- _Work instructions_:
- a) In the passage on summary judgment principles, what test does s 63 of the CPA prescribe?
- b) Please list every case cited in the footnotes of the passage on summary judgment principles.
- c) Continue the passage on summary judgment principles from its last line.

- _Source document_:
Applicable principles for summary judgment

  1. In order to succeed on the application for summary judgment, the Court must be satisfied that the defences and counterclaim have “no real prospect of success”, which is the test prescribed in s 63 of the CPA. This is a less stringent test than the test for summary judgment prescribed in r 23.01(1)(a) of the SCR.[22] Whereas the power of the Court under r 23.01(1)(a) of the SCR to order summary judgment is exercisable only if it is clear on the pleadings or from extrinsic evidence that the defence is unsustainable in fact or in law,[23] certainty of failure does not need to be demonstrated under s 63 of the CPA. An application under s 63 of the CPA is directed at the prospects of success.

    [22]Matthews v SPI Electricity and SPI Electricity Pty Ltd v Utility Services Corporation Ltd (Ruling No 2) [2011] VSC 168; Dattner v Wharton [2011] VSC 610, 13 [43].

    [23]Onus v Alcoa of Australia Ltd (1981) 149 CLR 27, 57; Spencer v The Commonwealth (2010) 241 CLR 118.

- _Data section_:
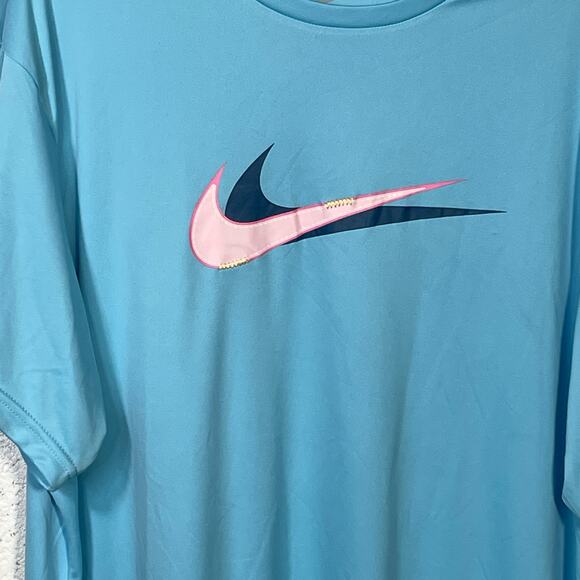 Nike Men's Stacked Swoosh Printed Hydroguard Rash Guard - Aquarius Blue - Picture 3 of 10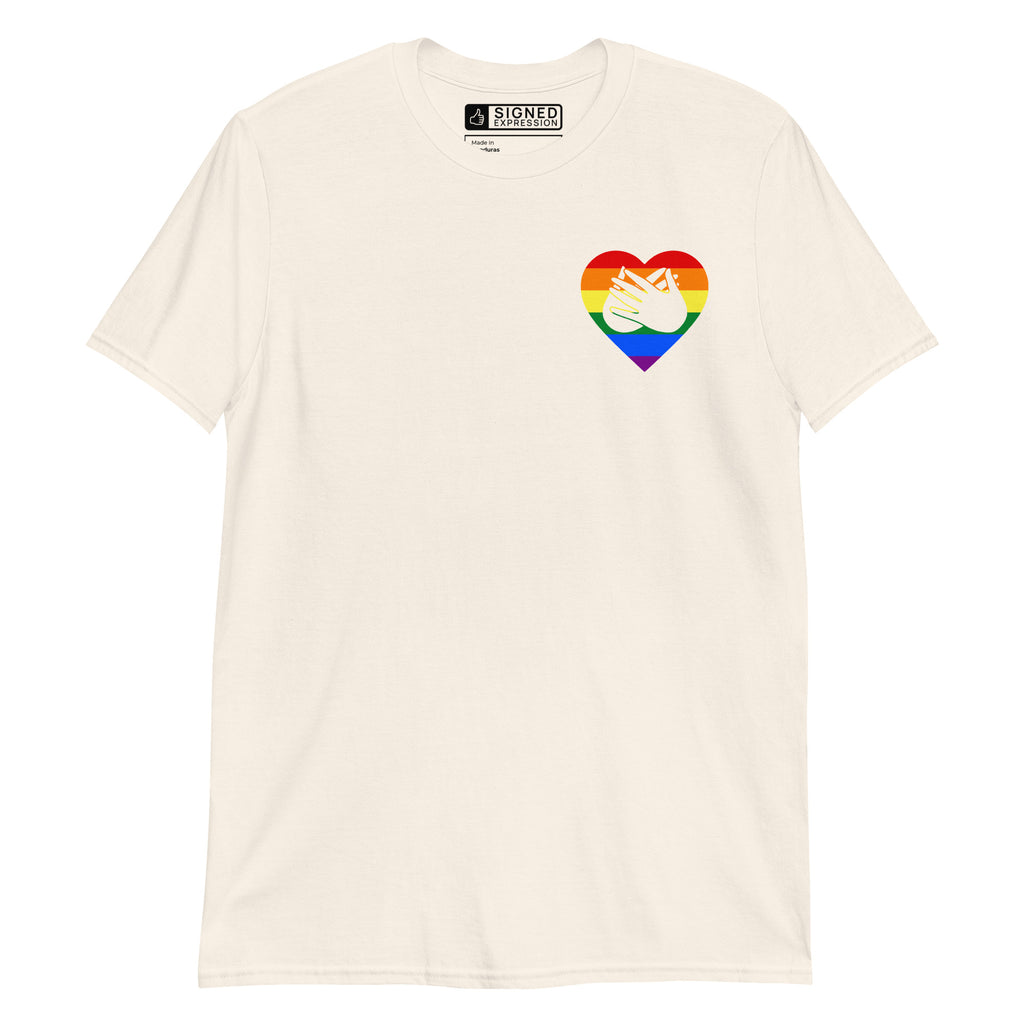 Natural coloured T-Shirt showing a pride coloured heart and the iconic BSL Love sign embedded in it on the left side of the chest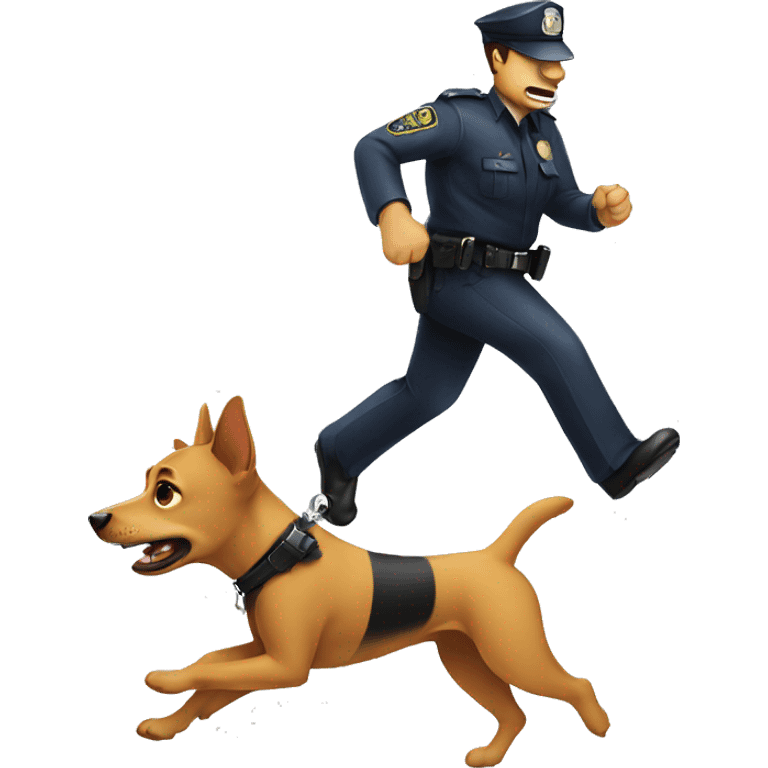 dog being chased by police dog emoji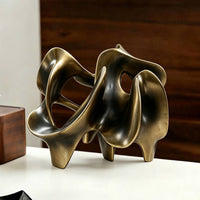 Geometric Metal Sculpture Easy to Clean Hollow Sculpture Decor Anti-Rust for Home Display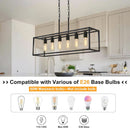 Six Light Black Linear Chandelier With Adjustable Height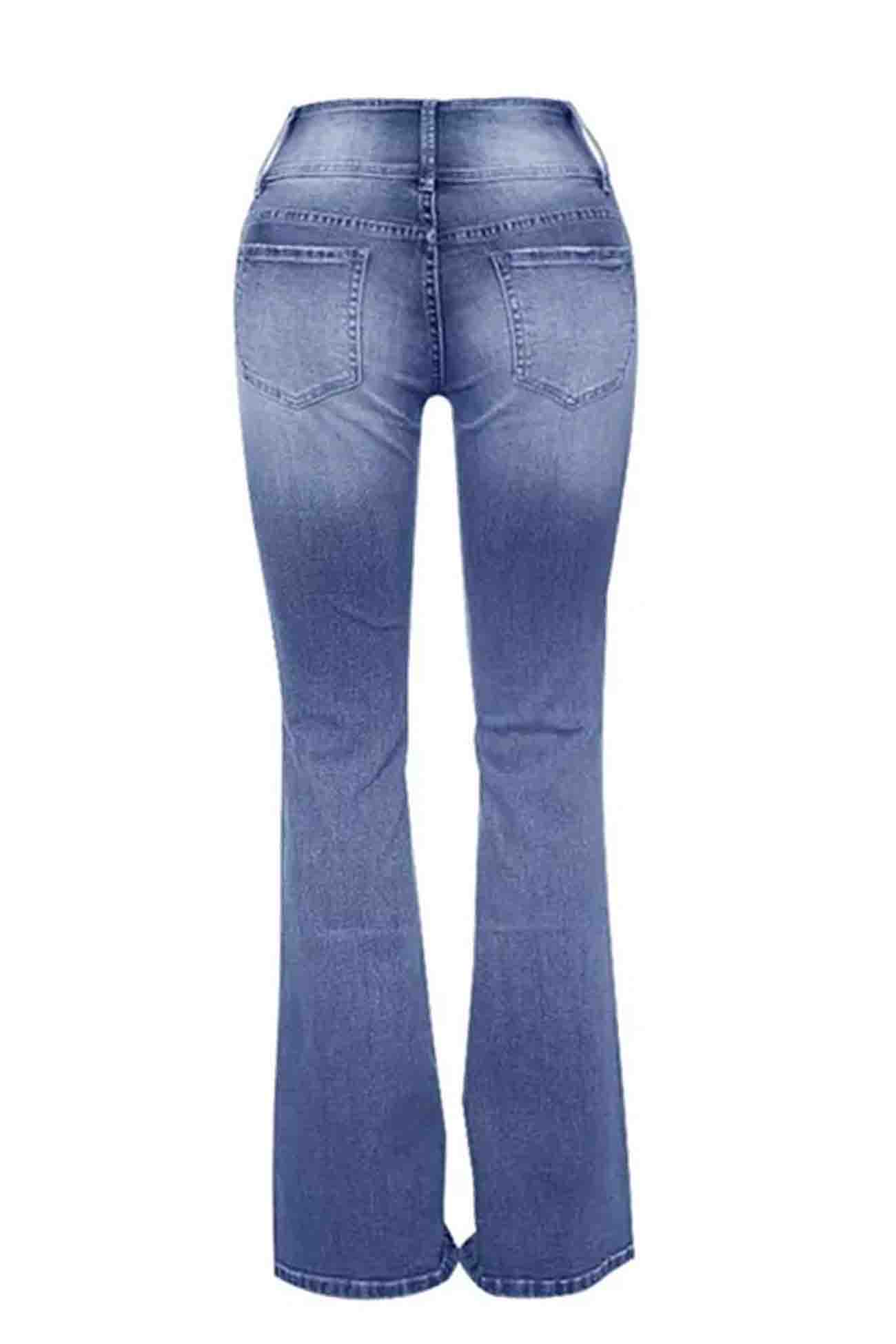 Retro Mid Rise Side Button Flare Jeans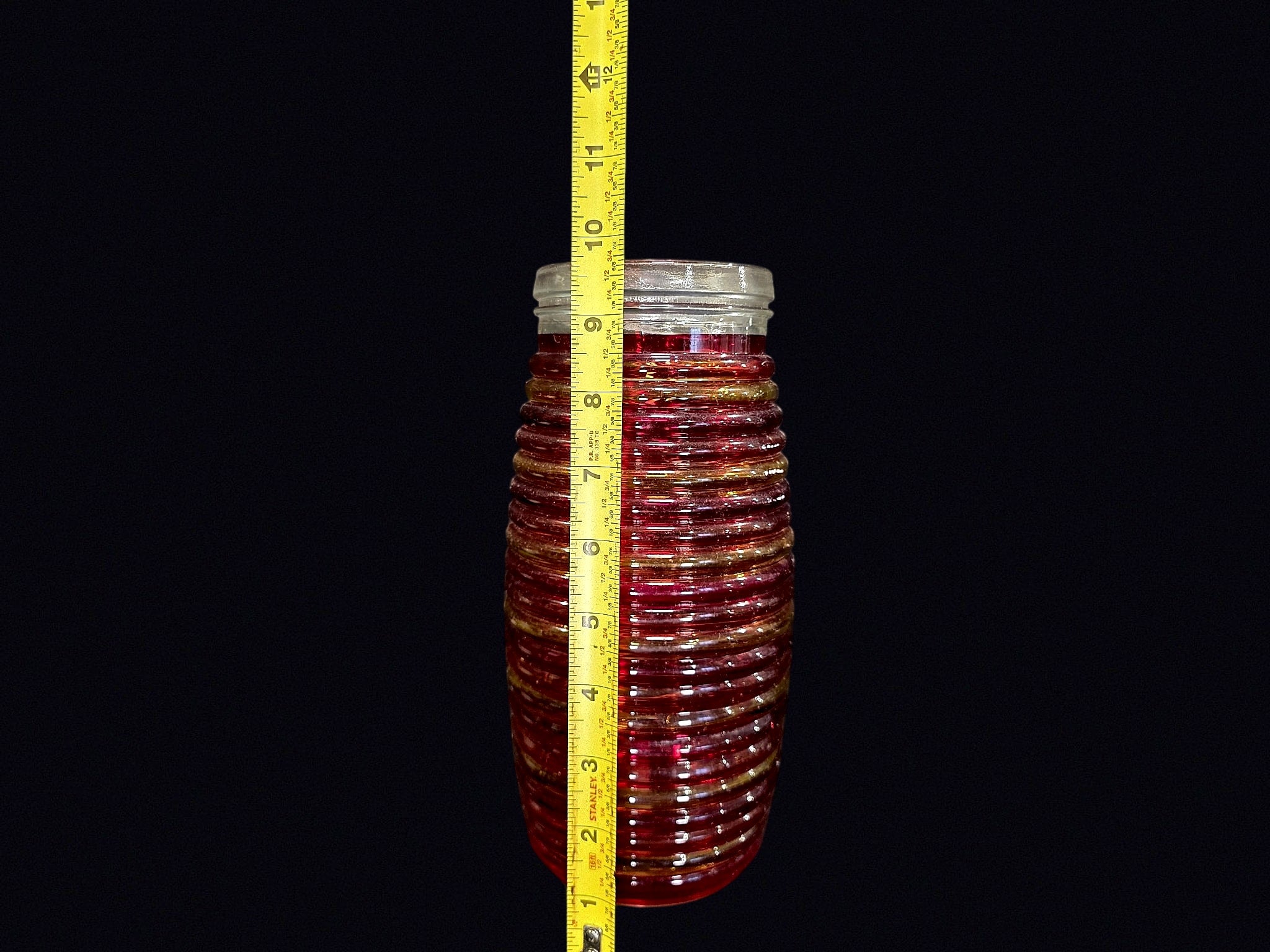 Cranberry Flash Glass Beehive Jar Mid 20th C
--
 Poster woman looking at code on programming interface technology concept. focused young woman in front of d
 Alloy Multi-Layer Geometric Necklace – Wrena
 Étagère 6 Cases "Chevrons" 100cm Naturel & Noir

- _Activity answers_:
- a) The test is whether the defences and counterclaim have "no real prospect of success."

- b)
- Matthews v SPI Electricity and SPI Electricity Pty Ltd v Utility Services Corporation Ltd (Ruling No 2) [2011] VSC 168
- Dattner v Wharton [2011] VSC 610
- Onus v Alcoa of Australia Ltd (1981) 149 CLR 27
- Spencer v The Commonwealth (2010) 241 CLR 118

- c)
  1. The meaning of the expression “no real prospect of success” in s 63 of the CPA has been considered in numerous cases in this Court. It has been held consistently that the expression requires the Court to be satisfied that the prospects of success are “fanciful” or “not realistic”, if summary judgment is to be ordered.[24]  In order to form the requisite state of satisfaction, the Court must make an assessment of the prospects of success of the defence and counterclaim. If the Court concludes that the prospects are not realistic, Samfa is entitled to summary judgment

    [24]JBS Southern Australia Pty Ltd v Westcity Group Holdings Pty Ltd [2011] VSC 476; Matheson & Anor v Spark & Anor [2011] VSC 378; Ottedin Investments Pty Ltd v Portbury Developments Co Pty Ltd [2011] VSC 222.

  1. I turn now to a consideration of the defences raised and the counterclaim.

Paragraphs 14A to 14J: the alleged misrepresentation of fact

  1. The defendants’ case is that the Acknowledgement Deed no longer binds them for the reasons set out in paragraphs 14A to 14J of the defence.[25] It is sufficient for present purposes to focus on the allegations in paragraphs 14A to 14E, as paragraphs 14F to 14J are mirror pleadings and the like conclusion will follow.

    [25]Defence and Counterclaim (filed 1 December 2011), 4 [14].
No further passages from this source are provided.